40 Texte aus 40 Jahren: 1981: WoZ-Wettbewerb: Wulitzer-Preis für unterdrückten Journalismus

Es vergeht kaum eine Woche ohne neue Schreckensmeldungen: Hier hat ein Chefredaktor nicht mehr schreiben können, was er gerne geschrieben hatte, dort wurden einem Reporter die brillantesten Stellen seiner Reportage abge­klemmt, und anderswo werden bereits journalistische Ideen in statu nascendi unterdrückt (noch bevor sie ganz geboren sind). Unsere «grosse» Presse wimmelt von brillanten Redaktoren, die leider ihre Brillanz nicht mehr zeigen dürfen, die ständig ihre besten Ideen vernichten müssen – so klagen sie unablässig-herzbewegend.

Uns hat es das Herz bewegt. Wir möchten hilfreich einspringen, und die WoZ hat sich deshalb entschlossen, einen neuen Preis zu stiften, welcher jährlich verliehen wird. Wir nennen ihn Wulitzer-Preis, in Anlehnung, natürlich, an den Pulitzer-Preis, der in den USA die besten journalistischen Arbeiten krönt, und in Anlehnung an den bekannten Wulitzer-Schallplattenautomaten. Das Klagelied vom unterdrückten-aber-wenn-er-könnte-wie-er-wollte-total-begabten-und-subversiven Journalisten ist nämlich wie eine Schallplatte, die man, kaum taucht ein Redaktor irgendwo auf, hören muss; jedoch, im Unterschied zu den metallenen Automaten, schon bevor man den Knopf gedrückt hat.
+ + + + +
== Zu bearbeiten ==
1 – Gib im Text über den Wulitzer-Preis den Abschnitt von „Uns hat es das“ bis „Knopf gedrückt hat.“ neu wieder und setze dabei „Gemüt“ an die Stelle von „Herz“.
2 – Schreibe den Text über den Wulitzer-Preis nach seinem letzten Satz weiter.
Die Auflistung spielt für diese Aufgaben keine Rolle.

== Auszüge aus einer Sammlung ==
+ + + + +
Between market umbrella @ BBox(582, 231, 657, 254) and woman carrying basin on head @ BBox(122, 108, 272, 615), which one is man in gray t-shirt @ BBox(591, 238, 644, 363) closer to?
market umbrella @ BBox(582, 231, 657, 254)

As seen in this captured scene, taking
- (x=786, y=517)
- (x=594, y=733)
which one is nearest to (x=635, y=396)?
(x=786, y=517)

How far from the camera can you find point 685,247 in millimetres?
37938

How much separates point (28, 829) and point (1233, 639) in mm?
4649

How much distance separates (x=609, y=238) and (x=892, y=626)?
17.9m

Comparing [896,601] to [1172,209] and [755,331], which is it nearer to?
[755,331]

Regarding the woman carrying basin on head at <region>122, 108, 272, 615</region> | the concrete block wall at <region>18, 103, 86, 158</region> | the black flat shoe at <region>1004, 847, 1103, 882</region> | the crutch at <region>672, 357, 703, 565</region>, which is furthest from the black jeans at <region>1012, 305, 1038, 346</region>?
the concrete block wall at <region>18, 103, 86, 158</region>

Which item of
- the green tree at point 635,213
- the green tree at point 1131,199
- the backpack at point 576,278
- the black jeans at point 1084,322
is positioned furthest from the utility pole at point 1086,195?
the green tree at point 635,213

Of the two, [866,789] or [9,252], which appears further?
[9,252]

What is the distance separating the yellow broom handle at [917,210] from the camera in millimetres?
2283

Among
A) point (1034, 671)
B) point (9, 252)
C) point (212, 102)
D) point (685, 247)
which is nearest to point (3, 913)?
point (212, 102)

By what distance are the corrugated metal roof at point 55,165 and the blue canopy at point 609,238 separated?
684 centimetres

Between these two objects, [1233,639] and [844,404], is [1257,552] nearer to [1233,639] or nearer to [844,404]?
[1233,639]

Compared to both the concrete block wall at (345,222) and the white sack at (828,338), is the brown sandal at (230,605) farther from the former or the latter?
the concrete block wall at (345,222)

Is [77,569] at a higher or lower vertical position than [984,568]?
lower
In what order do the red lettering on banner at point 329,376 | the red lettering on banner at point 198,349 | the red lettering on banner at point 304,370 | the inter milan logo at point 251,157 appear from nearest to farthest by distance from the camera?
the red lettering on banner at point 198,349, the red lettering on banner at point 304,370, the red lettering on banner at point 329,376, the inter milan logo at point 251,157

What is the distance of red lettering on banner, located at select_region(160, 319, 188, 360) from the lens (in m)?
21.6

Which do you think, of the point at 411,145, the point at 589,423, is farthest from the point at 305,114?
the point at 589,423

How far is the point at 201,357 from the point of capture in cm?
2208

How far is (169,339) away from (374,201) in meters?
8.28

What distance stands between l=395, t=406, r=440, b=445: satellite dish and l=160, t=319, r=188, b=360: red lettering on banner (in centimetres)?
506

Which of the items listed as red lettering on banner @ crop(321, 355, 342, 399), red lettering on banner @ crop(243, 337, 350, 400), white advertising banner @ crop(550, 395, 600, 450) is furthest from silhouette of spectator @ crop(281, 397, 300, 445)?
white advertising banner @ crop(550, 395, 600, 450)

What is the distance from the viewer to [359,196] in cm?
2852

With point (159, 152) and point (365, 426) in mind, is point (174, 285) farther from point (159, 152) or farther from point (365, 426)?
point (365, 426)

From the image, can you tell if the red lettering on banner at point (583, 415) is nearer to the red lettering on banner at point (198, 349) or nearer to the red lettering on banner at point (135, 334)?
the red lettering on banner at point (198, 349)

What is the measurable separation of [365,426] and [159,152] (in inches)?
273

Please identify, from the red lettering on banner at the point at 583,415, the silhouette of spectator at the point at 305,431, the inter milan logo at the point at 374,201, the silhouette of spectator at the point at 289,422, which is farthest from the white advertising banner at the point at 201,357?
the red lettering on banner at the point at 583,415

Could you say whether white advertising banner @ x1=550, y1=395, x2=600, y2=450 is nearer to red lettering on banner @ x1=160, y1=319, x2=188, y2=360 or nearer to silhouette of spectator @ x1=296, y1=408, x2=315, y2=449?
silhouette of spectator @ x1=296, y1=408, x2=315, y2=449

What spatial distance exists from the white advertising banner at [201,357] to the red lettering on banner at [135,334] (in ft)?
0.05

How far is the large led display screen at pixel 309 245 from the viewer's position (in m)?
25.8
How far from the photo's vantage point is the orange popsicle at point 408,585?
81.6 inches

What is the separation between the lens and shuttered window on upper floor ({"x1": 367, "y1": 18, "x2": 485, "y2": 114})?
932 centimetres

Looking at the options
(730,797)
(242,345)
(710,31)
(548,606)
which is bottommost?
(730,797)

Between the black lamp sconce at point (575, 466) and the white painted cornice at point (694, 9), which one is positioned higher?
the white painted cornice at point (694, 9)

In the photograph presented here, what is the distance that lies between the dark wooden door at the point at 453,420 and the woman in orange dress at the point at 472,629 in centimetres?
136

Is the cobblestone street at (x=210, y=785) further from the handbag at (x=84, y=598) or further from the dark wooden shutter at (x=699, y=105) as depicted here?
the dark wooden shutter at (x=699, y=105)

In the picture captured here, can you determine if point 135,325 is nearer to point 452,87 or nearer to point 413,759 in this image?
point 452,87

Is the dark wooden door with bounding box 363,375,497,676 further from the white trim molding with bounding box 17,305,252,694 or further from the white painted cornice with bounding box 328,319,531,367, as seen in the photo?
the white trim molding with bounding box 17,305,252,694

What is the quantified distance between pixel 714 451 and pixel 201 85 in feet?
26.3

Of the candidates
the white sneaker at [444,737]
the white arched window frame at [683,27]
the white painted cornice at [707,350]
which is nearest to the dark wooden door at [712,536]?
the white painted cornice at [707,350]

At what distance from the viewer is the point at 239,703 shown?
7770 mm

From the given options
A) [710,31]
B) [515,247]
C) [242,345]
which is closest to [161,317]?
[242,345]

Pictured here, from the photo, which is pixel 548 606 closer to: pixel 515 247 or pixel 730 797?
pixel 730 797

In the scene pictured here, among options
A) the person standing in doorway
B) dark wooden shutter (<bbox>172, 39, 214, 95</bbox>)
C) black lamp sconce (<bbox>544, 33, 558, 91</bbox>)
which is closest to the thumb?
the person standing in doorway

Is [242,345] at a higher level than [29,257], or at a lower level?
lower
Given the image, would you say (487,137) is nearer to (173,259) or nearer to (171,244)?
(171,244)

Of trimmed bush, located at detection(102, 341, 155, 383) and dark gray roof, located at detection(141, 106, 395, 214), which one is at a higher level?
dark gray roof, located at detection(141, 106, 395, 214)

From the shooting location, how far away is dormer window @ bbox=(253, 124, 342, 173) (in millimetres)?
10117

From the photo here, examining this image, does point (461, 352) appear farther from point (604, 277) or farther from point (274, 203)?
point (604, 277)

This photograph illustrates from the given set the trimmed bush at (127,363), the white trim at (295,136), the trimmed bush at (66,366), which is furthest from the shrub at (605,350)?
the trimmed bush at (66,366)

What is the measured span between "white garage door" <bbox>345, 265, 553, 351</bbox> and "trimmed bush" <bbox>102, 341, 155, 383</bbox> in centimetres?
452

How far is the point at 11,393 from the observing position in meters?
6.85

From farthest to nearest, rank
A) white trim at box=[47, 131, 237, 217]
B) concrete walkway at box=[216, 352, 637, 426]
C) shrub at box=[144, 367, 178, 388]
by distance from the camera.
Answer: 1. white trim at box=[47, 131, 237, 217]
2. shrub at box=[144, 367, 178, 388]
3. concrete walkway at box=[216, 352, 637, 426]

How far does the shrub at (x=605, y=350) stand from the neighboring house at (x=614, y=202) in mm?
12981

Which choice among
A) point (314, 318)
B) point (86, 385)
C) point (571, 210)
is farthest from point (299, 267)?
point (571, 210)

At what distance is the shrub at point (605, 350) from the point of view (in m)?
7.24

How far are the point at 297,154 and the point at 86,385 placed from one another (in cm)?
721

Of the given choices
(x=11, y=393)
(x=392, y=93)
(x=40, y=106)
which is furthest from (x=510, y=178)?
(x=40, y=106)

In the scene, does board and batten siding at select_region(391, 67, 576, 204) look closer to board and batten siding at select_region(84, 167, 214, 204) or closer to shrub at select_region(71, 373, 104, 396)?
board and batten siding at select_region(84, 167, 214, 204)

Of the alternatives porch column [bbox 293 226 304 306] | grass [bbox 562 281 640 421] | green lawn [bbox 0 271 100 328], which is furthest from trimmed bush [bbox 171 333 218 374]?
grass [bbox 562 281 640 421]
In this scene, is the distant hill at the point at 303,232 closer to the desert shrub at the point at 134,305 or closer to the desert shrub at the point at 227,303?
+ + + + +
== Lösungen ==
1 –
Uns hat es das Gemüt bewegt. Wir möchten hilfreich einspringen, und die WoZ hat sich deshalb entschlossen, einen neuen Preis zu stiften, welcher jährlich verliehen wird. Wir nennen ihn Wulitzer-Preis, in Anlehnung, natürlich, an den Pulitzer-Preis, der in den USA die besten journalistischen Arbeiten krönt, und in Anlehnung an den bekannten Wulitzer-Schallplattenautomaten. Das Klagelied vom unterdrückten-aber-wenn-er-könnte-wie-er-wollte-total-begabten-und-subversiven Journalisten ist nämlich wie eine Schallplatte, die man, kaum taucht ein Redaktor irgendwo auf, hören muss; jedoch, im Unterschied zu den metallenen Automaten, schon bevor man den Knopf gedrückt hat.

2 –
Unmittelbarer Anlass zur Schaffung dieses Preises ist die missliche Lage des dreifachen Peters (Frey, Studer, Meier) in der Chefredaktion des Tages-Anzeigers. Wenn schon die Spitze nicht mehr schreiben kann, wie sie möchte, wie ist es dann beim einfachen Redaktor bestellt)? Von Peter Frey hört man, er habe sich letzthin beim Durchlesen eines seiner Artikel nicht wiedererkannt, es sei ihm vorgekommen, als habe eigentlich nicht er diesen Artikel geschrieben, obwohl sein Name darunter stand, eigentlich. Das Über-Ich von Peter Studer hat kürzlich die aufgelockerte Bellini-Tagesschau (Freedom and sunshine for Giorgio Bellini) als einen «perfiden Coup» bezeichnet, obwohl das Ich von Peter Studer gerne geschrieben hätte: «Eine lustige, gut geplante, die tägliche Routine ad absurdum führende Einlage». Und Peter Meier hat drei Wochen vor Mitterrands Wahlsieg Paris besucht und dort ein Pauschal-Weekend verbracht, billig fliegen, billig fressen, billig amüsieren, und hat dieses im Stil der Kuoni-Reiseprospekte beschrieben im «Kulturspiegel» – und hätte doch viel lieber ein bisschen später in den buntesten, glühendsten Farben das gewaltige Volksfest an der Bastille nach dem Sieg der Linken geschildert. (Reportagen & Berichte).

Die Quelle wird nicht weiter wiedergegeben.